Lembaga pemberi pinjaman yang berbasis di Washington ini sebelumnya memperkirakan 60 juta orang akan jatuh ke dalam kemiskinan ekstrem karena covid-19. Namun perkiraan baru menyebutkan ada 70 juta hingga 100 juta.
"Jumlah itu bisa lebih tinggi jika pandemi memburuk atau berlarut-larut," tutur Malpass, dilansir dari AFP, Jumat, 21 Agustus 2020.
Dalam wawancaranya dengan AFP, Malpass mengatakan situasi ini membuat kreditur harus mengurangi jumlah utang di negara-negara miskin yang berisiko. Sehingga, melampaui komitmen untuk menangguhkan pembayaran utang. Meski begitu, lebih banyak negara akan berkewajiban merestrukturisasi utangnya.
Negara-negara maju di Kelompok 20 telah berkomitmen untuk menangguhkan pembayaran utang dari negara-negara termiskin hingga akhir tahun. Serta, ada dukungan yang tumbuh untuk memperpanjang moratorium tersebut hingga tahun depan.

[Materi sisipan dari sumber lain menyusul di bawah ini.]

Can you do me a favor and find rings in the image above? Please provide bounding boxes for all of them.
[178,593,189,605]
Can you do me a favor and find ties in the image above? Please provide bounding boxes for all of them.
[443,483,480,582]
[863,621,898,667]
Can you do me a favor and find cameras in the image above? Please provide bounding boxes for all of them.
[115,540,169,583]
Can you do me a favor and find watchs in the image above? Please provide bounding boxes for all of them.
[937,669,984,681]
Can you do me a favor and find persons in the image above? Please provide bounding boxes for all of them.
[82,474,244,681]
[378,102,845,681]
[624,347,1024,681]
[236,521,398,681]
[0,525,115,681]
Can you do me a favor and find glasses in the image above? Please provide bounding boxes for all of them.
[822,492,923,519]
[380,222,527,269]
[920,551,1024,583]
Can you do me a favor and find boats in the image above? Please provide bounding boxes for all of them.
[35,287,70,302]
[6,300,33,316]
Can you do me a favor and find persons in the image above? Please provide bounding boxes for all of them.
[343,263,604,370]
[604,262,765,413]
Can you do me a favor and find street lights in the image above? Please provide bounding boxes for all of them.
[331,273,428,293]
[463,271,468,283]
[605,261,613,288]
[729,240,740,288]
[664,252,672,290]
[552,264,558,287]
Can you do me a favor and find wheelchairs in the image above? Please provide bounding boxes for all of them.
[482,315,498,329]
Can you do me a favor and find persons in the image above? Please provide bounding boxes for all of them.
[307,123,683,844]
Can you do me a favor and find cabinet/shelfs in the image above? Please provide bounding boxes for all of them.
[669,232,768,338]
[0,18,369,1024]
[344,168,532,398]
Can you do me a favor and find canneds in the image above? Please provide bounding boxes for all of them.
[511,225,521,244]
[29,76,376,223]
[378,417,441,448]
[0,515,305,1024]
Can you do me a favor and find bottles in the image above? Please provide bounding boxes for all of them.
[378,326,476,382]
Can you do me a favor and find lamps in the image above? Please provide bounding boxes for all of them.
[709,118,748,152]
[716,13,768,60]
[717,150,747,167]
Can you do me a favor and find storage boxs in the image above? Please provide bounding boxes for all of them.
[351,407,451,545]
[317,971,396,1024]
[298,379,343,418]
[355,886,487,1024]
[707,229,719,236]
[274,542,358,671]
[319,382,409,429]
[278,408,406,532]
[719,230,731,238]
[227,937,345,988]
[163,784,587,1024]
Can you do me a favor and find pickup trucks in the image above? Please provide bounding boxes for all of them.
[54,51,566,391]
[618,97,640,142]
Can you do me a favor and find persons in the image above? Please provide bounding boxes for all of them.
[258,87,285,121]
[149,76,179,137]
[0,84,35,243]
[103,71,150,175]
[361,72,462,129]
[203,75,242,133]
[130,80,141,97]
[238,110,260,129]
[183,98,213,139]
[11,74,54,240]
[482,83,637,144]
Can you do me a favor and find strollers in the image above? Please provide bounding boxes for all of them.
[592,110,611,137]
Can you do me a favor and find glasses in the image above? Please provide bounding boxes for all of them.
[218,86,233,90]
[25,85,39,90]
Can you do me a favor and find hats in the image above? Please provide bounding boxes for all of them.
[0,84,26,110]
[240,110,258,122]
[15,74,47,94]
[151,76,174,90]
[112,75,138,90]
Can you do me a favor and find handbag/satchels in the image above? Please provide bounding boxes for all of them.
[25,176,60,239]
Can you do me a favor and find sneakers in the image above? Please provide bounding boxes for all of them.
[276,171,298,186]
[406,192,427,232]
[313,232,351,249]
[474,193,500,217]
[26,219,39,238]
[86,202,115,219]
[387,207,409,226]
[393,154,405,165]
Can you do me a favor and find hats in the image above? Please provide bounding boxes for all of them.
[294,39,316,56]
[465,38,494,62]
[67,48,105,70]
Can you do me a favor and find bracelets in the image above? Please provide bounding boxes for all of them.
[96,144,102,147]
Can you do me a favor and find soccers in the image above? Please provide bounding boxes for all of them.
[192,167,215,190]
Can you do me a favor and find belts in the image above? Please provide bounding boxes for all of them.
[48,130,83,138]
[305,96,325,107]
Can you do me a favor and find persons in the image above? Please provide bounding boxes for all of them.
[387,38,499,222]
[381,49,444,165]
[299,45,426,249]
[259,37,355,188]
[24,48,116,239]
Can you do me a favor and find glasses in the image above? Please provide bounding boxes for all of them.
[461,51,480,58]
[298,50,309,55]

Tetapi Malpass mengatakan itu tidak akan cukup karena kemerosotan ekonomi dari negara-negara tersebut, yang sudah berjuang untuk menyediakan jaring pengaman bagi warganya, tidak akan berada dalam posisi yang lebih baik untuk menangani pembayaran.
Menurut dia, jumlah pengurangan utang yang dibutuhkan akan bergantung pada situasi di masing-masing negara. Kebijakan di setiap negara dinilainya sangat masuk akal.
"Jadi, saya pikir kesadaran akan hal ini secara bertahap semakin nyata. Terutama untuk negara-negara dengan kerentanan tertinggi terhadap situasi utang," tambah dia.
Bank Dunia telah berkomitmen untuk menggelontorkan USD160 miliar ke 100 negara hingga Juni 2021 sebagai upaya untuk mengatasi keadaan darurat yang mendesak. Namun demikian, kemiskinan ekstrem yang didefinisikan sebagai berpenghasilan kurang dari USD1,90 per hari, terus meningkat.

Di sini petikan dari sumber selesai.